Anything a spider can?

April 26, 2002

I hesitate to do this because it’s going to sound as though I’m doing advertising for an upcoming movie, and there’s nothing I find more morally repugnant than advertising–especially when I’m not being paid for it. So if you see the movie, don’t go see it because of anything I said, and if you don’t see the movie, say you’re boycotting it because they’re not paying me. With that said…

When I was a kid I was really big into comic books and comic book heroes, and I have to confess my favorite was Spider-Man. I wanted to be Spider-Man, despite the fact that even then I was afraid of heights. Most of my friends preferred either Superman or Batman, but both of them seemed to me to have too many problems.

Superman was invincible, could fly, shoot laser beams from his eyes, and yet always seemed to have time to rescue cats from trees.
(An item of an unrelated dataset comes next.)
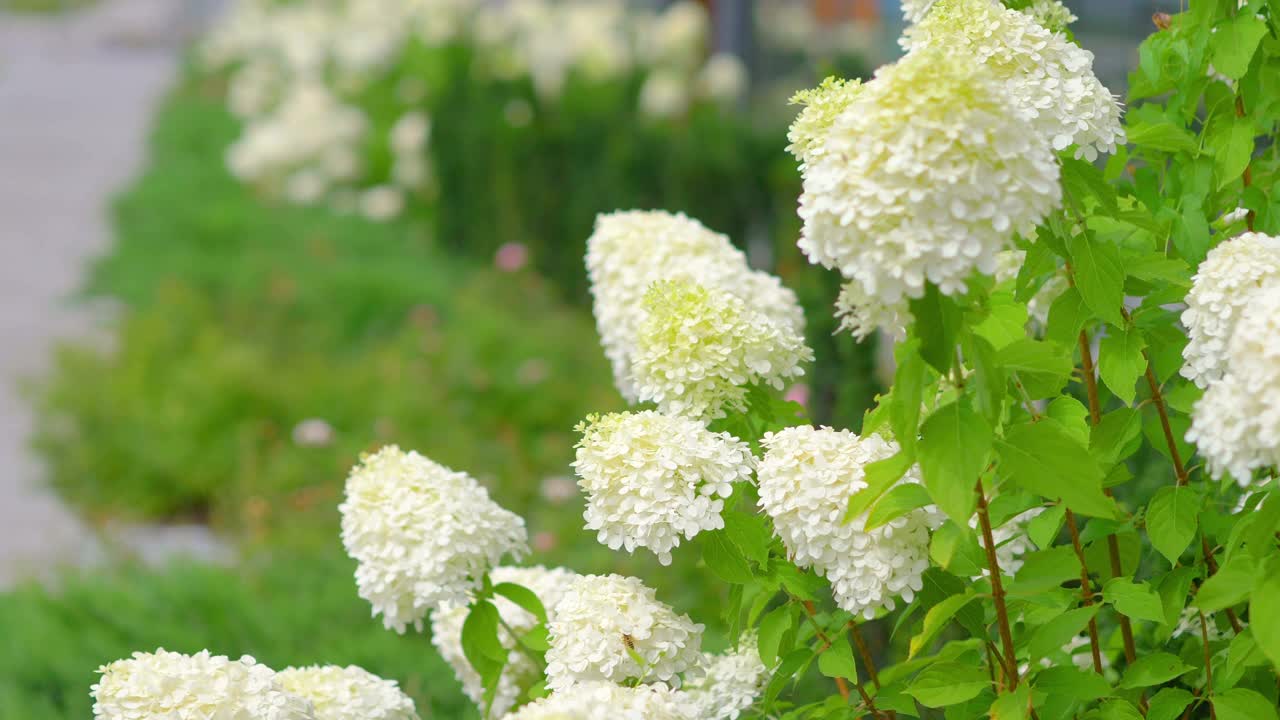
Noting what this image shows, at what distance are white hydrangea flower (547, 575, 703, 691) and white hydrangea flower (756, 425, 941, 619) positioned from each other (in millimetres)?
198

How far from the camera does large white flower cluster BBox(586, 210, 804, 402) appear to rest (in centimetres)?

I figured with all the crimes in the world Superman must carry around a lot of guilt, especially since it’s statistically probable that while he was rescuing a cat someone was blowing up a building somewhere. Not only would this make him guilty, but it would make people mad too, especially the Animal Control people who make a living rescuing cats from trees.
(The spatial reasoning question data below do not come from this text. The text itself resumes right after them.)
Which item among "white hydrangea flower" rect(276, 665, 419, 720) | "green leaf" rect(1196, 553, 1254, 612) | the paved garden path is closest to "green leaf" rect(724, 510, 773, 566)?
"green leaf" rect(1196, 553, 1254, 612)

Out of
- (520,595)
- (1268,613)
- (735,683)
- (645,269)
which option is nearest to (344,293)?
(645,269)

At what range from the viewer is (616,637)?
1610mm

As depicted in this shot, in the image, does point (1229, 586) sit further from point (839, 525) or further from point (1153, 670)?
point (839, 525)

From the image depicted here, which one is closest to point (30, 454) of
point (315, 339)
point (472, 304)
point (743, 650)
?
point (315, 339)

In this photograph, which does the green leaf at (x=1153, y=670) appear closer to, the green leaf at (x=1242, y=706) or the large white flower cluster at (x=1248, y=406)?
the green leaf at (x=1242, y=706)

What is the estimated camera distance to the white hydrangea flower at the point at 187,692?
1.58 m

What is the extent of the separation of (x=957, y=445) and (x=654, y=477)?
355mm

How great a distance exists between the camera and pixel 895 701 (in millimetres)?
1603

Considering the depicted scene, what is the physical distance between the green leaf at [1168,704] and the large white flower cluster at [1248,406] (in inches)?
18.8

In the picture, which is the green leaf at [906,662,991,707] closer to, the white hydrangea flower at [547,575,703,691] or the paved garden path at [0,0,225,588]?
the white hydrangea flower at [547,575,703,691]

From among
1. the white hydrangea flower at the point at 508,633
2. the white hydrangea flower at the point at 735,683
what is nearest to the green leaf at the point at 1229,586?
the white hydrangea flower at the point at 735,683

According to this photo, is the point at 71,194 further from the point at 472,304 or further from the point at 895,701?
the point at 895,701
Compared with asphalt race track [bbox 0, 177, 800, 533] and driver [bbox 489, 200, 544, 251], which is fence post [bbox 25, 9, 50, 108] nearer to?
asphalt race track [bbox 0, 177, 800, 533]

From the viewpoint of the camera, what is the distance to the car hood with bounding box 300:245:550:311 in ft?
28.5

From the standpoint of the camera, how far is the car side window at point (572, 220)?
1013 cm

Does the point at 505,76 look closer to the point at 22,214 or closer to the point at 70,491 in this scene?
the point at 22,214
Batman’s problems were distinctly different. He had a lot of psychological baggage, and dressing up in a costume and fighting crime was a sort of therapy. I wonder why more psychiatrists don’t recommend that. But this barely controlled psychosis also caused him to degenerate in the 1960’s into a deadpan pot-bellied comedian who drank milk all the time and fought weird villains like The Tinkler.

And then of course there’s Wonder Woman, but I think it goes without saying that I could never see myself in a gold lame teddy carrying around a lasso.

But Spider-Man had his problems too. For instance, according to the comic book, he got super powers when he was bitten by a radioactive spider, powers that were supposedly just enhanced forms of powers spiders already had. I read a lot of things other than comic books as a kid, and I knew a lot about spiders, so there were always some things I wondered about. For instance:

-Sticky hands and feet. Spider-Man can climb walls and walk across ceilings as one of his "spider powers". But spiders really don’t have sticky feet. They have little hooks on their feet. And even if Spider-Man had these magically sticky hands and feet, how did they work through his gloves and boots?

-"Spider sense". Now this was pretty cool. Spider-Man (in the old cartoon) would put his hands up next to his head and say, "Spider sense is tingling!" This was a warning of imminent danger. But spiders don’t have "spider sense". Although most have eight eyes, they’re practically blind. They’ve got hairy bodies, and can easily detect changes in air currents. That’s why they can tell when you’re about to bash them with a shoe.

– Web stuff. Peter Parker (Spider-Man’s alter-ego, for you uninitiated) invented his "web stuff" with his home chemistry set. Scientists have been working for years to replicate spider fiber, and haven’t had much luck. Besides, if this kid’s such a genius with chemicals, why’s he working for a newspaper instead of inventing a cure for cancer or AIDS? Now that would be something to brag about at a superhero convention.

But what really made me re-think my desire to be Spider-Man was the fact that he would never get the girl. For one thing, no girl would want to date a guy who’s bite could liquefy her internal organs. (That’s how spiders eat their food, and I doubt when the radioactive spider bit him he got a chance to go down a list of potential superpowers and say, "All right, I’ll take sticky feet, spider sense, and leave out the liquid diet part.") Of course somewhere out there is the right woman for Spider-Man. Her name is Spider-Woman, she’s forty times bigger than he is, and shortly after mating she’ll devour him. I think I’d almost rather face The Tinkler.

Enjoy this week’s offerings.


Things We Can Learn From A Dog

Never pass up the opportunity to go for a joyride.

Allow the experience of fresh air and the wind in your face to be pure ecstasy.

When loved ones come home, always run to greet them.

When it’s in your best interest, practice obedience.

Let others know when they’ve invaded your territory.

Take naps and stretch before rising.

Run, romp and play daily.

Eat with gusto and enthusiasm.

Be loyal.

Never pretend to be something you’re not.

If what you want lies buried, dig until you find it.

If someone is having a bad day, be silent, sit close by and nuzzle them gently.

Thrive on attention and let people touch you.

Avoid biting when a simple growl will do.

On hot days, drink lots of water and lay under a shady tree.

When you’re happy, dance around and wag your entire body.

Bond with your pack.

Delight in the simple joy of a long walk.

No matter how often you’re scolded, don’t buy into the guilt thing and pout… run back and make friends.